§ **Sayfa metni**:
· · · · ·

Sanayide ‘işçisizlik’ ve iş gücü piyasalarında ‘mesleksizlik’ probleminin, iş gücü ve eğitim politikalarıyla acilen ele alınması gerektiğine dikkati çeken Ardıç, sadece Türkiye’de değil birçok ülkede önemli sorunlardan birinin, iş gücü piyasasındaki ‘beceri uyuşmazlığı’ olduğunu anlattı.

Ardıç, işverenlerin talep ettiği becerilerle iş gücü arz eden kişilerin sahip olduğu becerilerin eşleşmediğine işaret ederek, bu durumun üretim ve yatırım faaliyetleri için büyük bir engel teşkil ettiğini söyledi.

İstikrarlı bir büyüme trendine girmek ve işsizliği kalıcı olarak düşürebilmek için bu durumun ortadan kaldırılması gerektiğini vurgulayan Ardıç, “Gözlemlerimize ve tecrübelerimize göre, ülkemizde beceri uyuşmazlığı sorunu, üniversite mezunu gençlerimizin becerileri ile firmaların ihtiyaçlarının örtüşmemesinden kaynaklanıyor. Özellikle orta düzeyde beceri gerektiren iş gücünde önemli bir açık var” diye konuştu.

Ardıç, Türkiye’de mesleki eğitim sisteminin güçlendirilmesi gerektiğini belirterek, eğitim-öğretim programlarında, çıraklık veya staj gibi iş yerinde çalışma deneyimi de içeren bir müfredat sağladığında, beceri talebi ve arzı arasındaki dengesizliklerin giderileceği kanaatinde olduğunu sözlerine ekledi.


“ASO, Türkiye’nin kalkınma yolculuğuna öncülük ediyor”

· · · · ·

§ **Verilen kayıtlar**:
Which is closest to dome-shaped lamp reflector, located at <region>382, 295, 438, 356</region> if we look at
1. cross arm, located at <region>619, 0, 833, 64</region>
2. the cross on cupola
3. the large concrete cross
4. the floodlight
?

· · · · ·

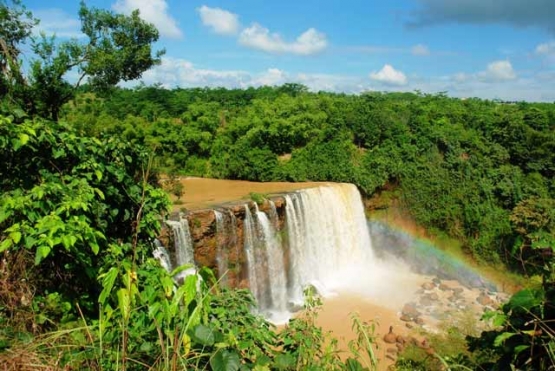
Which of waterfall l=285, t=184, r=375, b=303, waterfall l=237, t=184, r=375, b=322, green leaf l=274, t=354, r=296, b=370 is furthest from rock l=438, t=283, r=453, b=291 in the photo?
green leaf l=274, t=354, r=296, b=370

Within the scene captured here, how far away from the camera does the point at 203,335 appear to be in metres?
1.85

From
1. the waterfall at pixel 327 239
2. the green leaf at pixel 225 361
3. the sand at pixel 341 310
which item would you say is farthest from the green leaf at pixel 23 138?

· · · · ·

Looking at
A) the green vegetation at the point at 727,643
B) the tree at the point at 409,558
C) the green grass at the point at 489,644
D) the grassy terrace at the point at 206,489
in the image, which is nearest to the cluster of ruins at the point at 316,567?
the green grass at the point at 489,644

· · · · ·

§ **Görev**: Yukarıdaki beceri uyuşmazlığı metnini tek harfini bile değiştirmeden baştan sona yazdır.

§ **Çözüm**:
Sanayide ‘işçisizlik’ ve iş gücü piyasalarında ‘mesleksizlik’ probleminin, iş gücü ve eğitim politikalarıyla acilen ele alınması gerektiğine dikkati çeken Ardıç, sadece Türkiye’de değil birçok ülkede önemli sorunlardan birinin, iş gücü piyasasındaki ‘beceri uyuşmazlığı’ olduğunu anlattı.

Ardıç, işverenlerin talep ettiği becerilerle iş gücü arz eden kişilerin sahip olduğu becerilerin eşleşmediğine işaret ederek, bu durumun üretim ve yatırım faaliyetleri için büyük bir engel teşkil ettiğini söyledi.

İstikrarlı bir büyüme trendine girmek ve işsizliği kalıcı olarak düşürebilmek için bu durumun ortadan kaldırılması gerektiğini vurgulayan Ardıç, “Gözlemlerimize ve tecrübelerimize göre, ülkemizde beceri uyuşmazlığı sorunu, üniversite mezunu gençlerimizin becerileri ile firmaların ihtiyaçlarının örtüşmemesinden kaynaklanıyor. Özellikle orta düzeyde beceri gerektiren iş gücünde önemli bir açık var” diye konuştu.

Ardıç, Türkiye’de mesleki eğitim sisteminin güçlendirilmesi gerektiğini belirterek, eğitim-öğretim programlarında, çıraklık veya staj gibi iş yerinde çalışma deneyimi de içeren bir müfredat sağladığında, beceri talebi ve arzı arasındaki dengesizliklerin giderileceği kanaatinde olduğunu sözlerine ekledi.


“ASO, Türkiye’nin kalkınma yolculuğuna öncülük ediyor”